# Input data:

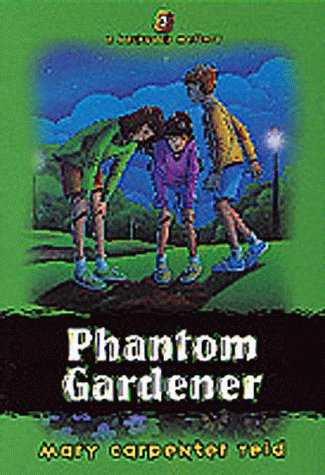 9781556617171: Phantom Gardener (Backpack Mysteries)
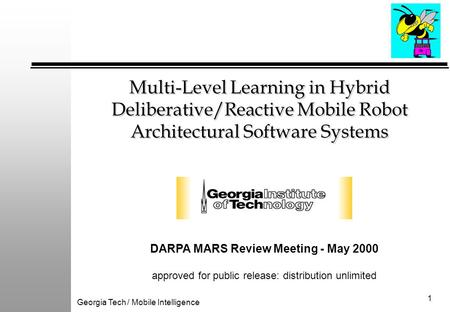 Georgia Tech / Mobile Intelligence 1 Multi-Level Learning in Hybrid Deliberative/Reactive Mobile Robot Architectural Software Systems DARPA MARS Review.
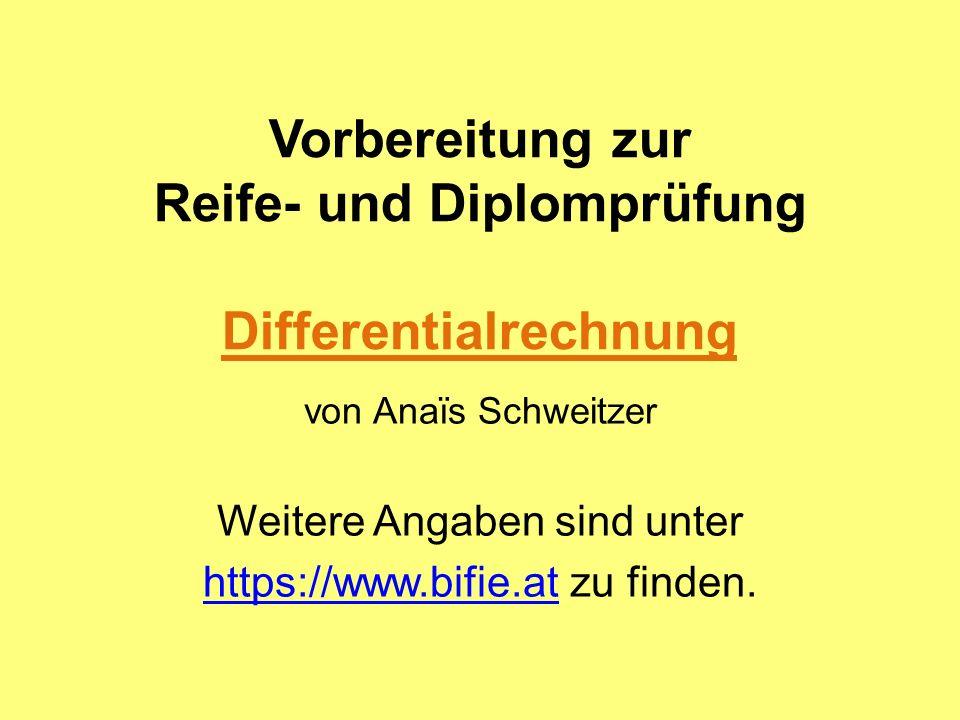 Vorbereitung zur Reife- und Diplomprüfung Differentialrechnung von Anaïs Schweitzer Weitere Angaben sind unter https://www.bifie.athttps://www.bifie.at zu finden.
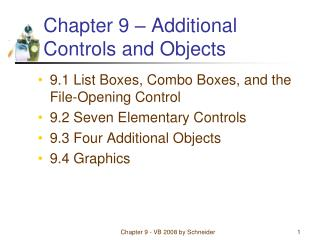 Chapter 9   Additional Controls and Objects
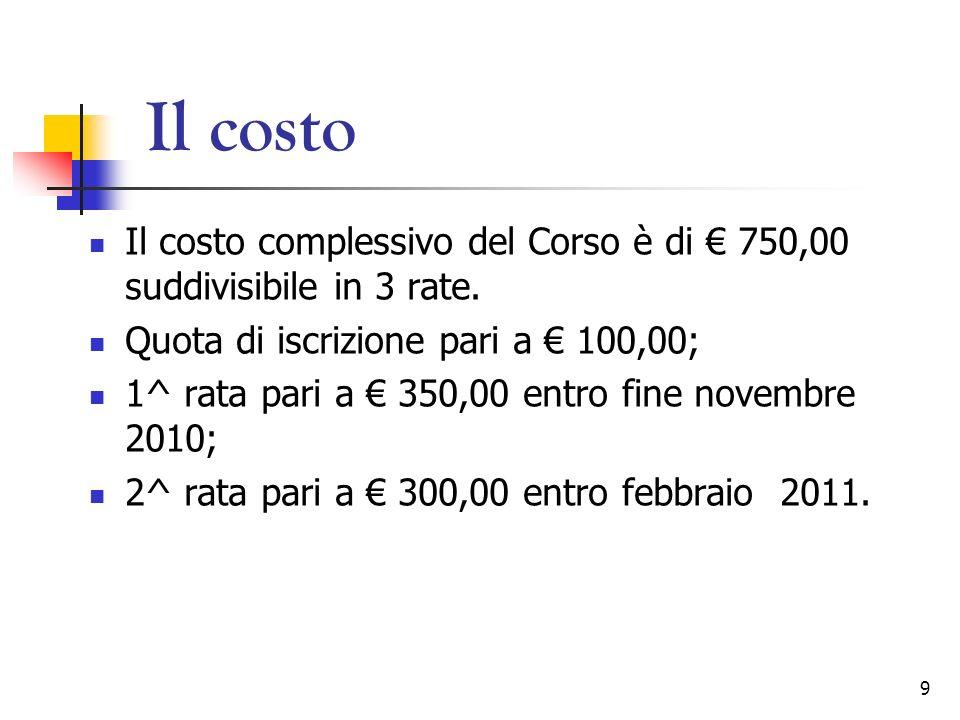 Il costo Il costo complessivo del Corso è di € 750,00 suddivisibile in 3 rate. Quota di iscrizione pari a € 100,00;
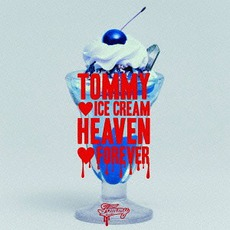 TOMMY ♥ ICE CREAM HEAVEN ♥ FOREVER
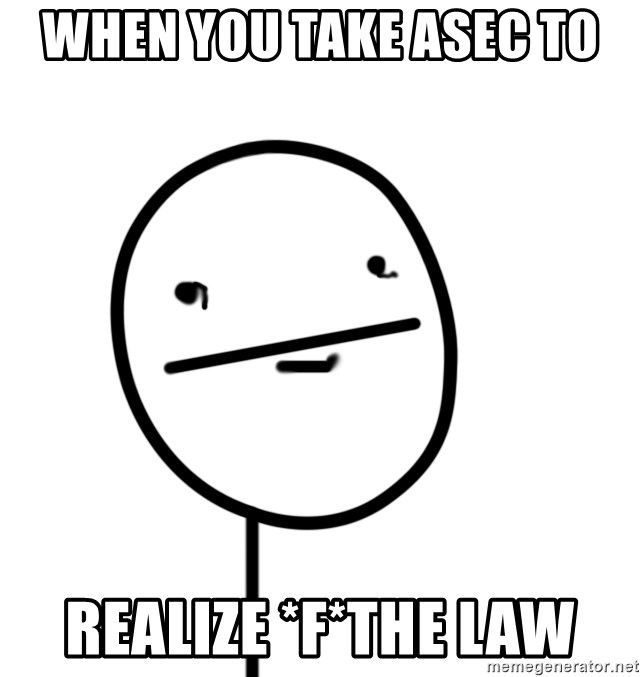 poker f - when you take asec to  realize *f*the law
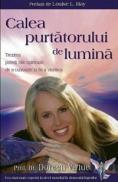 Calea purtatorului de lumina. Trezirea puterii tale spirituale de a cunoaste si de a vindeca - Prof. Dr. Doreen Virtue
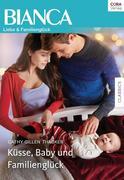 Küsse, Baby und Familienglück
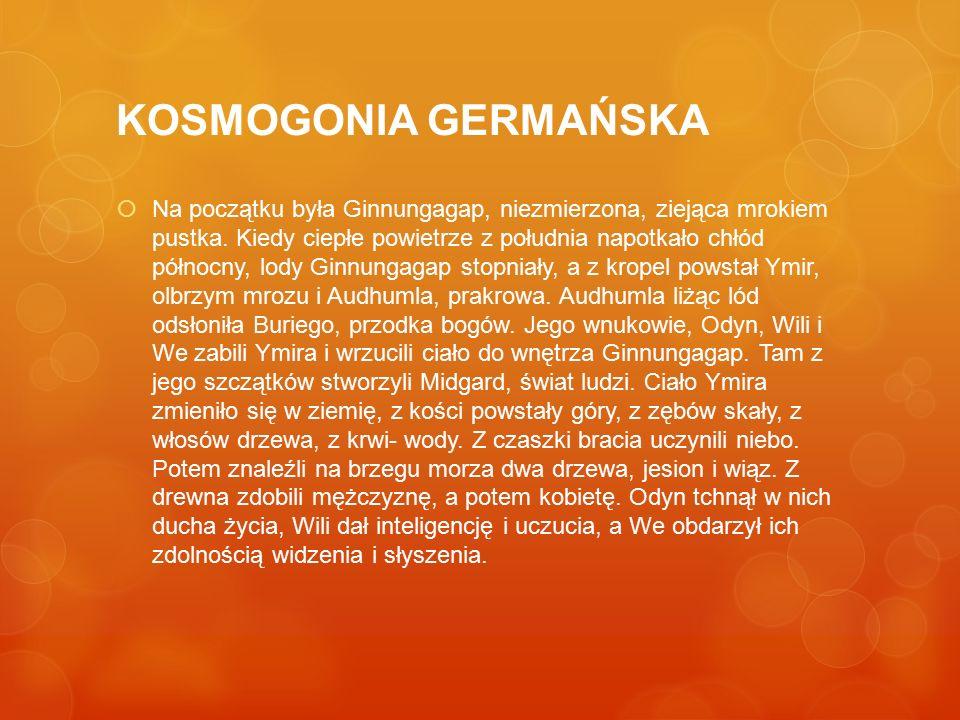 KOSMOGONIA GERMAŃSKA  Na początku była Ginnungagap, niezmierzona, ziejąca mrokiem pustka. Kiedy ciepłe powietrze z południa napotkało chłód północny,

# Exercise prompt:
Only the lines from the one containing "Georgia Tech /" through the end of the listing should be output, word for word and inclusive; keep pictures out.

# Your response:
 Georgia Tech / Mobile Intelligence 1 Multi-Level Learning in Hybrid Deliberative/Reactive Mobile Robot Architectural Software Systems DARPA MARS Review.
 Vorbereitung zur Reife- und Diplomprüfung Differentialrechnung von Anaïs Schweitzer Weitere Angaben sind unter https://www.bifie.athttps://www.bifie.at zu finden.
 Chapter 9   Additional Controls and Objects
 Il costo Il costo complessivo del Corso è di € 750,00 suddivisibile in 3 rate. Quota di iscrizione pari a € 100,00;
 TOMMY ♥ ICE CREAM HEAVEN ♥ FOREVER
 poker f - when you take asec to  realize *f*the law
 Calea purtatorului de lumina. Trezirea puterii tale spirituale de a cunoaste si de a vindeca - Prof. Dr. Doreen Virtue
 Küsse, Baby und Familienglück
 KOSMOGONIA GERMAŃSKA  Na początku była Ginnungagap, niezmierzona, ziejąca mrokiem pustka. Kiedy ciepłe powietrze z południa napotkało chłód północny,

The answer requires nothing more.